--- begin Exercise material ---

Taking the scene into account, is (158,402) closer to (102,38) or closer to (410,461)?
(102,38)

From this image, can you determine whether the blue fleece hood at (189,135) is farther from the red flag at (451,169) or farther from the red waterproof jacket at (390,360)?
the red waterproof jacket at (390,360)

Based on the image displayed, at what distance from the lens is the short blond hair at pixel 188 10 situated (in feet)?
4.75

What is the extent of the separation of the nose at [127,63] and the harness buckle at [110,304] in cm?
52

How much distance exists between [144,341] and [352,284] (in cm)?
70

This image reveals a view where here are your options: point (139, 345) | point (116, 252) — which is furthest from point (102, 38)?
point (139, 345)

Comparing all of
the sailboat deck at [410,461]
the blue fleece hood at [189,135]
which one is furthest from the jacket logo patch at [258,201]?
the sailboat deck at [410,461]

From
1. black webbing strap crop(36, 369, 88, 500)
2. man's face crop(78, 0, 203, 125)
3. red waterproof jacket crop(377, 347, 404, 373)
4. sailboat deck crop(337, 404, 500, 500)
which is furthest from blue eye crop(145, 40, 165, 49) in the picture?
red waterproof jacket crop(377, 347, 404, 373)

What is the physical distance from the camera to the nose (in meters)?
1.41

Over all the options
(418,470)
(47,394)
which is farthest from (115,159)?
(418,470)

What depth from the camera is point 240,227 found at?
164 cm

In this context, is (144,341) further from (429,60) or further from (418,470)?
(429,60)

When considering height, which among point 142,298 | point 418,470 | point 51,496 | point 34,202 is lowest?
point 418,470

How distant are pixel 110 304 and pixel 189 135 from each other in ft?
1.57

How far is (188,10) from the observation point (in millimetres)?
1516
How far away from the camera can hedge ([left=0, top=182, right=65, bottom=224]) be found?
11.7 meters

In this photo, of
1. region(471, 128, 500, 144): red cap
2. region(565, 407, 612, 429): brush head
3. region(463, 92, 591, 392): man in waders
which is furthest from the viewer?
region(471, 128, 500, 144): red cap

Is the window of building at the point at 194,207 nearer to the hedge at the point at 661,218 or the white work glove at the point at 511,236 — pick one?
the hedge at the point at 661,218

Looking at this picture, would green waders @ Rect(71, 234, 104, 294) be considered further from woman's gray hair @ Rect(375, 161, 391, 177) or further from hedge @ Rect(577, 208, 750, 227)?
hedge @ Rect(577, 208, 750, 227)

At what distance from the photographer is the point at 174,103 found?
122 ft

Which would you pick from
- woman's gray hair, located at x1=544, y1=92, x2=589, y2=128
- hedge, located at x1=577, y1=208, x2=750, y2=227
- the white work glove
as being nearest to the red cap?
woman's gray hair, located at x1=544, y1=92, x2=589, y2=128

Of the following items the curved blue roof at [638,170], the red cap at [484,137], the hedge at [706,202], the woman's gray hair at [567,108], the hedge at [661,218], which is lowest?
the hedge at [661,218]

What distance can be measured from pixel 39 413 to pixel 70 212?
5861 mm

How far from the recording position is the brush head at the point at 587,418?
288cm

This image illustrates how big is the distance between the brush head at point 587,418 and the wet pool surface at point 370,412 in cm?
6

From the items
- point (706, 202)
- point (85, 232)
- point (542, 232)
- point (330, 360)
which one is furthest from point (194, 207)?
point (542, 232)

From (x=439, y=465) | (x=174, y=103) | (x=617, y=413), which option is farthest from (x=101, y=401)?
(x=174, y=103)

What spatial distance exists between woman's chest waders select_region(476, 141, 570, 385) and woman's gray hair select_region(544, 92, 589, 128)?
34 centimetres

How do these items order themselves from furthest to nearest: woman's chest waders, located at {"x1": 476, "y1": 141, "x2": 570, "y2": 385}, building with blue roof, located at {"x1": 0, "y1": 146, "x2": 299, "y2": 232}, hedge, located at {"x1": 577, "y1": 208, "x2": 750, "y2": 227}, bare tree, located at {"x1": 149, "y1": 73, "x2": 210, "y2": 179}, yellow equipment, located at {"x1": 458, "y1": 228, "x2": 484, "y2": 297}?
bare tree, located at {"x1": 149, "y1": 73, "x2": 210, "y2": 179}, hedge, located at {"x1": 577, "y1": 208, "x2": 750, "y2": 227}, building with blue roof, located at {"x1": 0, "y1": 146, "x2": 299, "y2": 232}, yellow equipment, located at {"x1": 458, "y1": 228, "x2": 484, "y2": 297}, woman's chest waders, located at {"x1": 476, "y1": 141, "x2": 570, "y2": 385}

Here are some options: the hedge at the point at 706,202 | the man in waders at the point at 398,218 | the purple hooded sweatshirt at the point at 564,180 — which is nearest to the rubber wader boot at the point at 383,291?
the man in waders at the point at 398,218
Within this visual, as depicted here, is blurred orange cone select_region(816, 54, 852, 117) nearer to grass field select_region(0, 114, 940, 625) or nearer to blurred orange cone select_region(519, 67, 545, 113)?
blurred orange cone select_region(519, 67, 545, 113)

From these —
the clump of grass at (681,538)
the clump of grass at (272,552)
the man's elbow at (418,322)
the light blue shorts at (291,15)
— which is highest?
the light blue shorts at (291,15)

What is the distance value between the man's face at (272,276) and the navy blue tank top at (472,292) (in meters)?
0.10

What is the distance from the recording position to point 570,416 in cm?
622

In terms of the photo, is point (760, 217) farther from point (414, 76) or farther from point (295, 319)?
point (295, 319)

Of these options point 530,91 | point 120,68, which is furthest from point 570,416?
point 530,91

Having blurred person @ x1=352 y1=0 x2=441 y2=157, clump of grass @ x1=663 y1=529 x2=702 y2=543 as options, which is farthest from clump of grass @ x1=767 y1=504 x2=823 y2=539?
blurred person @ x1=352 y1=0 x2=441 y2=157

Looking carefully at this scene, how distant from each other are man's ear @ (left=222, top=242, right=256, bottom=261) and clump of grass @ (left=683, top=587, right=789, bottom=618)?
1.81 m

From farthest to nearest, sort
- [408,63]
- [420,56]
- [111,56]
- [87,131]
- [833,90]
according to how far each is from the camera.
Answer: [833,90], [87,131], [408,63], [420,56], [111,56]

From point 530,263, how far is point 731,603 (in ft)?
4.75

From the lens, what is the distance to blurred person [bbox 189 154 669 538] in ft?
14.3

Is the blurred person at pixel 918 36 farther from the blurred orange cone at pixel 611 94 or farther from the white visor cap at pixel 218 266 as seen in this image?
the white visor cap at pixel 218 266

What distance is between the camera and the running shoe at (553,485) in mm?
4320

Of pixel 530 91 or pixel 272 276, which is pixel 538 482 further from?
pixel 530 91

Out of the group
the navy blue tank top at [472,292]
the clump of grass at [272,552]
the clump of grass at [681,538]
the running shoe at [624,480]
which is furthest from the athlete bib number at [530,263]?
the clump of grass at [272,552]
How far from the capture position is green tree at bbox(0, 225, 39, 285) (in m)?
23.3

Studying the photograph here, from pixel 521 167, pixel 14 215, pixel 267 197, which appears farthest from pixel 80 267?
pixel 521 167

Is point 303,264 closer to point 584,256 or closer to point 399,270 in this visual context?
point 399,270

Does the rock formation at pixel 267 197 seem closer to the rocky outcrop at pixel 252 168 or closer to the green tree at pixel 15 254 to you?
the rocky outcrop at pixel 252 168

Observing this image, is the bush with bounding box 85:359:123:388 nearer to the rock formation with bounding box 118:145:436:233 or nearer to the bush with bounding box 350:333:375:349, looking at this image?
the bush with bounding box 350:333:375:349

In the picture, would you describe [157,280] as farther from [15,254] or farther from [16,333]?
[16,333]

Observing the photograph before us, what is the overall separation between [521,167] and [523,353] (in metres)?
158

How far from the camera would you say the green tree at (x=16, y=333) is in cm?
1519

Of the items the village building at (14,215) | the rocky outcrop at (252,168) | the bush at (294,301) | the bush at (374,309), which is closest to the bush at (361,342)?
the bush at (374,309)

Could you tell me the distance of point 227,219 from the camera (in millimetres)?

--- end Exercise material ---

Work instructions: Exactly reproduce every line of the data above.

Full response:
Taking the scene into account, is (158,402) closer to (102,38) or closer to (410,461)?
(102,38)

From this image, can you determine whether the blue fleece hood at (189,135) is farther from the red flag at (451,169) or farther from the red waterproof jacket at (390,360)?
the red waterproof jacket at (390,360)

Based on the image displayed, at what distance from the lens is the short blond hair at pixel 188 10 situated (in feet)?
4.75

What is the extent of the separation of the nose at [127,63] and the harness buckle at [110,304] in cm?
52

How much distance exists between [144,341] and [352,284] (in cm)?
70

This image reveals a view where here are your options: point (139, 345) | point (116, 252) — which is furthest from point (102, 38)?
point (139, 345)

Comparing all of
the sailboat deck at [410,461]
the blue fleece hood at [189,135]
which one is furthest from the jacket logo patch at [258,201]?
the sailboat deck at [410,461]

From
1. black webbing strap crop(36, 369, 88, 500)
2. man's face crop(78, 0, 203, 125)
3. red waterproof jacket crop(377, 347, 404, 373)
4. sailboat deck crop(337, 404, 500, 500)
which is furthest from blue eye crop(145, 40, 165, 49) in the picture?
red waterproof jacket crop(377, 347, 404, 373)

What is the physical distance from the camera to the nose (in meters)?
1.41

Over all the options
(418,470)
(47,394)
which is farthest from (115,159)?
(418,470)

What depth from the camera is point 240,227 found at?
164 cm

In this context, is (144,341) further from (429,60) or further from (418,470)?
(429,60)

When considering height, which among point 142,298 | point 418,470 | point 51,496 | point 34,202 is lowest?
point 418,470

How distant are pixel 110 304 and pixel 189 135 from each other in ft?
1.57

How far is (188,10) from the observation point (in millimetres)?
1516
How far away from the camera can hedge ([left=0, top=182, right=65, bottom=224]) be found?
11.7 meters

In this photo, of
1. region(471, 128, 500, 144): red cap
2. region(565, 407, 612, 429): brush head
3. region(463, 92, 591, 392): man in waders
which is furthest from the viewer?
region(471, 128, 500, 144): red cap

Is the window of building at the point at 194,207 nearer to the hedge at the point at 661,218 or the white work glove at the point at 511,236 — pick one?
the hedge at the point at 661,218

Looking at this picture, would green waders @ Rect(71, 234, 104, 294) be considered further from woman's gray hair @ Rect(375, 161, 391, 177) or further from hedge @ Rect(577, 208, 750, 227)?
hedge @ Rect(577, 208, 750, 227)

At what distance from the photographer is the point at 174,103 found?
122 ft

Which would you pick from
- woman's gray hair, located at x1=544, y1=92, x2=589, y2=128
- hedge, located at x1=577, y1=208, x2=750, y2=227
- the white work glove
as being nearest to the red cap?
woman's gray hair, located at x1=544, y1=92, x2=589, y2=128

Of the following items the curved blue roof at [638,170], the red cap at [484,137], the hedge at [706,202], the woman's gray hair at [567,108], the hedge at [661,218], which is lowest?
the hedge at [661,218]

What distance can be measured from pixel 39 413 to pixel 70 212?
5861 mm

How far from the recording position is the brush head at the point at 587,418?
288cm

This image illustrates how big is the distance between the brush head at point 587,418 and the wet pool surface at point 370,412 in cm?
6

From the items
- point (706, 202)
- point (85, 232)
- point (542, 232)
- point (330, 360)
which one is furthest from point (194, 207)?
point (542, 232)

From (x=439, y=465) | (x=174, y=103) | (x=617, y=413), which option is farthest from (x=101, y=401)?
(x=174, y=103)

What spatial distance exists between woman's chest waders select_region(476, 141, 570, 385) and woman's gray hair select_region(544, 92, 589, 128)?
34 centimetres

How do these items order themselves from furthest to nearest: woman's chest waders, located at {"x1": 476, "y1": 141, "x2": 570, "y2": 385}, building with blue roof, located at {"x1": 0, "y1": 146, "x2": 299, "y2": 232}, hedge, located at {"x1": 577, "y1": 208, "x2": 750, "y2": 227}, bare tree, located at {"x1": 149, "y1": 73, "x2": 210, "y2": 179}, yellow equipment, located at {"x1": 458, "y1": 228, "x2": 484, "y2": 297}?
bare tree, located at {"x1": 149, "y1": 73, "x2": 210, "y2": 179}, hedge, located at {"x1": 577, "y1": 208, "x2": 750, "y2": 227}, building with blue roof, located at {"x1": 0, "y1": 146, "x2": 299, "y2": 232}, yellow equipment, located at {"x1": 458, "y1": 228, "x2": 484, "y2": 297}, woman's chest waders, located at {"x1": 476, "y1": 141, "x2": 570, "y2": 385}

Here are some options: the hedge at the point at 706,202 | the man in waders at the point at 398,218 | the purple hooded sweatshirt at the point at 564,180 — which is nearest to the rubber wader boot at the point at 383,291?
the man in waders at the point at 398,218
Within this visual, as depicted here, is blurred orange cone select_region(816, 54, 852, 117) nearer to grass field select_region(0, 114, 940, 625) or nearer to blurred orange cone select_region(519, 67, 545, 113)?
blurred orange cone select_region(519, 67, 545, 113)

From these —
the clump of grass at (681,538)
the clump of grass at (272,552)
the man's elbow at (418,322)
the light blue shorts at (291,15)
— which is highest?
the light blue shorts at (291,15)

What is the distance value between the man's face at (272,276) and the navy blue tank top at (472,292) (in meters)?
0.10

What is the distance from the recording position to point 570,416 in cm?
622

In terms of the photo, is point (760, 217) farther from point (414, 76) or farther from point (295, 319)?
point (295, 319)

Of these options point 530,91 | point 120,68, which is furthest from point 570,416?
point 530,91

Having blurred person @ x1=352 y1=0 x2=441 y2=157, clump of grass @ x1=663 y1=529 x2=702 y2=543 as options, which is farthest from clump of grass @ x1=767 y1=504 x2=823 y2=539?
blurred person @ x1=352 y1=0 x2=441 y2=157

Looking carefully at this scene, how distant from each other are man's ear @ (left=222, top=242, right=256, bottom=261) and clump of grass @ (left=683, top=587, right=789, bottom=618)?
1.81 m

From farthest to nearest, sort
- [408,63]
- [420,56]
- [111,56]
- [87,131]
- [833,90]
according to how far each is from the camera.
Answer: [833,90], [87,131], [408,63], [420,56], [111,56]

From point 530,263, how far is point 731,603 (in ft)?
4.75

From the lens, what is the distance to blurred person [bbox 189 154 669 538] in ft?
14.3

Is the blurred person at pixel 918 36 farther from the blurred orange cone at pixel 611 94 or farther from the white visor cap at pixel 218 266 as seen in this image?
the white visor cap at pixel 218 266

What distance is between the camera and the running shoe at (553,485) in mm?
4320

Of pixel 530 91 or pixel 272 276, which is pixel 538 482 further from?
pixel 530 91

Out of the group
the navy blue tank top at [472,292]
the clump of grass at [272,552]
the clump of grass at [681,538]
the running shoe at [624,480]
which is furthest from the athlete bib number at [530,263]?
the clump of grass at [272,552]
How far from the capture position is green tree at bbox(0, 225, 39, 285) (in m)?
23.3

Studying the photograph here, from pixel 521 167, pixel 14 215, pixel 267 197, which appears farthest from pixel 80 267?
pixel 521 167

Is point 303,264 closer to point 584,256 or closer to point 399,270 in this visual context?
point 399,270

Does the rock formation at pixel 267 197 seem closer to the rocky outcrop at pixel 252 168 or closer to the green tree at pixel 15 254 to you?
the rocky outcrop at pixel 252 168

Observing this image, is the bush with bounding box 85:359:123:388 nearer to the rock formation with bounding box 118:145:436:233 or nearer to the bush with bounding box 350:333:375:349, looking at this image?
the bush with bounding box 350:333:375:349

In the picture, would you describe [157,280] as farther from [15,254] or farther from [16,333]?
[16,333]

Observing the photograph before us, what is the overall separation between [521,167] and [523,353] (in metres)?
158

How far from the camera would you say the green tree at (x=16, y=333) is in cm?
1519

Of the items the village building at (14,215) | the rocky outcrop at (252,168) | the bush at (294,301) | the bush at (374,309), which is closest to the bush at (361,342)?
the bush at (374,309)

Could you tell me the distance of point 227,219 from the camera (in millimetres)?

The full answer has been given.